» **Aim**
Can you rewrite the lines below as a Markdown table with the columns "Row" and "Line," numbering each row, skipping blank lines, and leaving out the pictures?

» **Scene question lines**
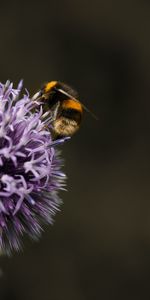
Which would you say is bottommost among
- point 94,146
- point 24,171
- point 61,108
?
point 94,146

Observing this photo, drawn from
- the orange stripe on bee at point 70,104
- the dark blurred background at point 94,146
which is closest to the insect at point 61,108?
the orange stripe on bee at point 70,104

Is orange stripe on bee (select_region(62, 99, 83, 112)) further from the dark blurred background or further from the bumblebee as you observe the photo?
the dark blurred background

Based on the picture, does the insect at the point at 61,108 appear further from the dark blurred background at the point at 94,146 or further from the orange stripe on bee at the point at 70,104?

» **Written response**
| Row | Line |
|---|---|
| 1 | Which would you say is bottommost among |
| 2 | - point 94,146 |
| 3 | - point 24,171 |
| 4 | - point 61,108 |
| 5 | ? |
| 6 | point 94,146 |
| 7 | Observing this photo, drawn from |
| 8 | - the orange stripe on bee at point 70,104 |
| 9 | - the dark blurred background at point 94,146 |
| 10 | which is closest to the insect at point 61,108? |
| 11 | the orange stripe on bee at point 70,104 |
| 12 | Is orange stripe on bee (select_region(62, 99, 83, 112)) further from the dark blurred background or further from the bumblebee as you observe the photo? |
| 13 | the dark blurred background |
| 14 | Based on the picture, does the insect at the point at 61,108 appear further from the dark blurred background at the point at 94,146 or further from the orange stripe on bee at the point at 70,104? |